§ Quoted passage:
———

November 2023
In recent times I’ve been thinking a lot about the space we therapists hold with clients. It is a tangible tension that we have; you can feel it when it’s there and when it slides by. Usually, I’ve found, the tension is lost when our connection is impaired in some way, as when I’ve missed the mark and assumed an understanding when there wasn’t one, or I’ve got impatient and have stopped careful listening: it’s about focussed listening, and much much more.
Freud spoke of what a therapist needs is an “even hovering consciousness,” a consciousness not subject to the extremes ordinarily elicited in the human encounter. Buber says the psychotherapist needs a detached presence. This is a skill I use all the time with clients, and quite often in other places as well. Recently, I had to hold the space in a legal case. I was both looker on and supporter of a friend. I was listening and watching what was going on, not speaking, just being there; essentially holding the space. I took into my awareness the body language of the others, the questions asked, the feeling expressions, and so on. It was intense, and very interesting.
As therapists we need to occupy the space holding us together and, paradoxically separating us. We need to be consciously aware of what is arising in the client, and taking note of the things arising in our own and their unconscious. If we are overly conscious, we fail to be aware of the nether world that surrounds us. If we are paying too much attention to the unconscious, we are missing the mark of here and now consciousness. Both need to be present.
We hold polarities of rationality and feelings, ensuring that neither dominates. We must be able to enter into the client’s world and feel the world from the client’s perspective, and we need to hold all that according to our own developed science based, art and craft skill set. Psychotherapy isn’t an easy job; it isn’t us just sitting back and listening. It is a mix and meld of things.
Richard Hycner sees the profession as essentially paradoxical. Paradox as a descriptor of psychotherapy is exactly right. What we do is elicit – and hold – the tension of polarities. There is the paradox in the tension between the subjective and objective. We must be both deeply personally present in the subjective experience of the client, and maintain an objectivity. The balance of these is absolutely critical. We have to acquire, and keep on acquiring scientific theoretical knowledge about individual and interpersonal behaviours, yet none of this can be separated from our own self awareness. If our knowledge base is to keep on growing without the presence of our own self awareness then we’ve missed the boat, and cannot work effectively with anyone. A subjective awareness and an objective one must be masterfully blended. To achieve this, most of us know that to do the work of psychotherapy with others, we must also work on ourselves in therapy and receive good clinical supervision throughout our career.
A good therapist has to be practical and also have a philosophical bent. She needs to recognize practicalities, and think beyond those to the greater human drama. Mental wellness isn’t just an individual matter, it’s sociological and political as well. Pathology and health is affected by income, poverty, ideology, drug use, belief systems, sleep patterns, work requirements, education, etc etc. We have to be aware of the life story of our clients, as well as our presumptions. All these matter.
What we also need to realize is that life is ambiguous, and our work itself is ambiguous. It is always unfinished, there is always something more to be discovered. Working with clients and receiving therapy is only limited by choice, time, and certainly money, but the beauty of it is that it can be picked up and continued for as little or as long as both decide to do it. While we live, we have the opportunity to live better and feel better living. Therapy helps.

———

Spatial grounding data
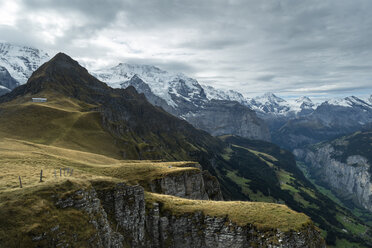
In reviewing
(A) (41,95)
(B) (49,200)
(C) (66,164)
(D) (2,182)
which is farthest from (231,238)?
(A) (41,95)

———

§ Requirement: Transcribe the essay on therapists holding space from "As therapists we" up to and including "to be present.".

§ Answer to this task:
As therapists we need to occupy the space holding us together and, paradoxically separating us. We need to be consciously aware of what is arising in the client, and taking note of the things arising in our own and their unconscious. If we are overly conscious, we fail to be aware of the nether world that surrounds us. If we are paying too much attention to the unconscious, we are missing the mark of here and now consciousness. Both need to be present.